Township trustees in December 2010 asked all departments for zero wage increases and for all employees to pay 10 percent toward their health-care contributions for three years.
Office workers and the street departments accepted the wage freezes and health-care increase. But police and fire went to an arbitrator for their contracts and gained what was for them a favorable ruling.
In the end, fire captains received a 5 percent wage increase their first year and 3 percent for the second and third years. Firefighters received 3 percent increases each year, while policemen received salary increases of 1.25 percent, 1.5 percent and 2 percent in three years.
The wage increases in the fire department contract, the township projects, will cost Liberty approximately $69,000 this year. It saved only $11,000 in insurance benefits in 2011.
Likewise, the 2011 wage increases for the police department cost the township approximately $50,000, and the insurance change saved $23,000.
Also tied to the contracts were the pay raises to chiefs, Fire Chief Michael Durkin and Police Chief Richard Tisone. Durkin’s pay grew about 4 percent to $70,824. Tisone’s pay grew about 5 percent to $83,844.

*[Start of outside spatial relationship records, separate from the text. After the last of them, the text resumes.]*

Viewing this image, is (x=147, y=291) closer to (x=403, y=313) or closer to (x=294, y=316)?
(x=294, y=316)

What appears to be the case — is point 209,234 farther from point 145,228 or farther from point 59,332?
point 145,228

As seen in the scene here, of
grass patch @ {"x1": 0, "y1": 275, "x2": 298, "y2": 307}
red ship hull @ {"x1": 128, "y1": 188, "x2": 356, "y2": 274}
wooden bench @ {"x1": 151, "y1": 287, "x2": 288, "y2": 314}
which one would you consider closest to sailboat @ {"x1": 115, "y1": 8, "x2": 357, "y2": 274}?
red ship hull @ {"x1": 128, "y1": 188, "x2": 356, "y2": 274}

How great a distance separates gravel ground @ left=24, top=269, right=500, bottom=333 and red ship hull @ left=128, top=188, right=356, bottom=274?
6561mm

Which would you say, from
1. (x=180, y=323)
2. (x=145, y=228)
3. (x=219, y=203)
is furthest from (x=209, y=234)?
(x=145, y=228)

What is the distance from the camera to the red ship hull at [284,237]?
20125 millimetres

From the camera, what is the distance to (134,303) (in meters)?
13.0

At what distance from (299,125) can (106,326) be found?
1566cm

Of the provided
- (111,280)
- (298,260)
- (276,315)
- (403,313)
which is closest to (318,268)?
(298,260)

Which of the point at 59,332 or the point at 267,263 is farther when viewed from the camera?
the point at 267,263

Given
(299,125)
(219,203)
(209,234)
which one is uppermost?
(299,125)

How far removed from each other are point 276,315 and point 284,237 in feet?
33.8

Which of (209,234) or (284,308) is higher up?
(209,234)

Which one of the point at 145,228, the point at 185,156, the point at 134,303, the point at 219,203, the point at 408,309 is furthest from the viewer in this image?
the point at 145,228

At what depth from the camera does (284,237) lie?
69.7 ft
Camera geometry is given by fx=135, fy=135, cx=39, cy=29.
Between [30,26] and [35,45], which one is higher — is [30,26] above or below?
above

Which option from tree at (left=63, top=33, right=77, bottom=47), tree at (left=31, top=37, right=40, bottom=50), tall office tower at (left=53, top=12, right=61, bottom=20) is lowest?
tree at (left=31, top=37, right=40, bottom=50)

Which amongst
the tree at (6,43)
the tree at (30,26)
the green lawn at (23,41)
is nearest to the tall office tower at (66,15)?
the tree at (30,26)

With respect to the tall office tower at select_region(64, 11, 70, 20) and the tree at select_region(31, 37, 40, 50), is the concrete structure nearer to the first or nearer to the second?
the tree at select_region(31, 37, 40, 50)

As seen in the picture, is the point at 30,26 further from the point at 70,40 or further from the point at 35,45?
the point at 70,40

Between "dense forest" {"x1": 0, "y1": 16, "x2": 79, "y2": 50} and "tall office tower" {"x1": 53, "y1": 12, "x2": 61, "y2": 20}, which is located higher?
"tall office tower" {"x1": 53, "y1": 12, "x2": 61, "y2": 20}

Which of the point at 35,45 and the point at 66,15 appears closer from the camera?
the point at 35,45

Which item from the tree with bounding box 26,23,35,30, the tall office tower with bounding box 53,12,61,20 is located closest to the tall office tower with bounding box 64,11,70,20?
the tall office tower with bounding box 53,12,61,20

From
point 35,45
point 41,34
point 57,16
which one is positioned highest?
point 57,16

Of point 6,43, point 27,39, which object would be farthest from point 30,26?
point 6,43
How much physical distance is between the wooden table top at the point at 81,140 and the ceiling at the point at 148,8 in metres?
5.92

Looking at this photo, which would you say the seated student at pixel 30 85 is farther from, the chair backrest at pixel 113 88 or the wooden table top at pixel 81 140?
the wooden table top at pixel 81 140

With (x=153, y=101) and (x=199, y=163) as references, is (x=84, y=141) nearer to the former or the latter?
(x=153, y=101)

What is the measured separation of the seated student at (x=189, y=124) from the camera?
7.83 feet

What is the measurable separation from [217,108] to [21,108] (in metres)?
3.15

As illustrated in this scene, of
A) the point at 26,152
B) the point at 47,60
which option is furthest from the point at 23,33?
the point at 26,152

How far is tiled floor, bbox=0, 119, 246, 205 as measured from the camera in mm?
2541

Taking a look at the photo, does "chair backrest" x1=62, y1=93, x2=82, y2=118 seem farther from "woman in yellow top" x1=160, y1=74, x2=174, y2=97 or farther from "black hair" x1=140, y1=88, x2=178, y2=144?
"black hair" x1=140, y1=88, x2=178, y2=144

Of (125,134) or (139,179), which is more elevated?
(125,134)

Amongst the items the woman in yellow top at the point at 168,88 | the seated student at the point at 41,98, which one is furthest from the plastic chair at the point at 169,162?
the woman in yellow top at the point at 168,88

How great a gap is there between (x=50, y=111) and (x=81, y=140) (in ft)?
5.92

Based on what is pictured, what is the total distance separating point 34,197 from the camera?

“They botched the contract negotiations,” said Jack Simon, a former trustee for 12 years who is running again for the position. “They didn’t even bother to negotiate.”
He believed the trustees should have given more ground initially to the unions rather than giving a hard stance on zero wage increases and an increase in health-care contributions.
The unions were “going to go to conciliation, and they were going to get something,” Simon said. “And they did.”
When this all happened last spring, the township was still running a $200,000 deficit, which it has since erased.
And despite the raises, the overall township budget will see savings by not replacing retiring ranking police officers. One sergeant’s retirement this year saved $100,000 in total costs. Pat Ungaro, the township administrator, said the next captain that retires also will not be replaced.
“Crime is down, and they are doing it with less people,” Ungaro said.
Fiscal officer John Fusco said the police department was running a $250,000 deficit in 2010. In order to keep the police department operating, the township lent $180,000 from the fire department and $74,000 from the general fund to the police.
“This was done to save our police department,” Fusco said.
Both chiefs contend they have put in place cost- cutting measures.
Police Chief Tisone, for example, has taken confiscated cars and SUVs used for trafficking drugs and reused them as police vehicles.
Tisone also hopes to create a volunteer corps of policemen to ride along with the 15 full-time officers. It would increase the safety of the officers and build a network of already-trained policemen from which to hire at a cheaper rate.
The fire department has relied on grants such as a recently obtained $100,000 grant for new air tanks that will last 10 years. Inside the department, he says he keeps the thermostat consistently at 70 degrees all year and turns the lights on only when needed.
“The trustees would come in and laugh at us because we’d be sitting in the dark,” Durkin said.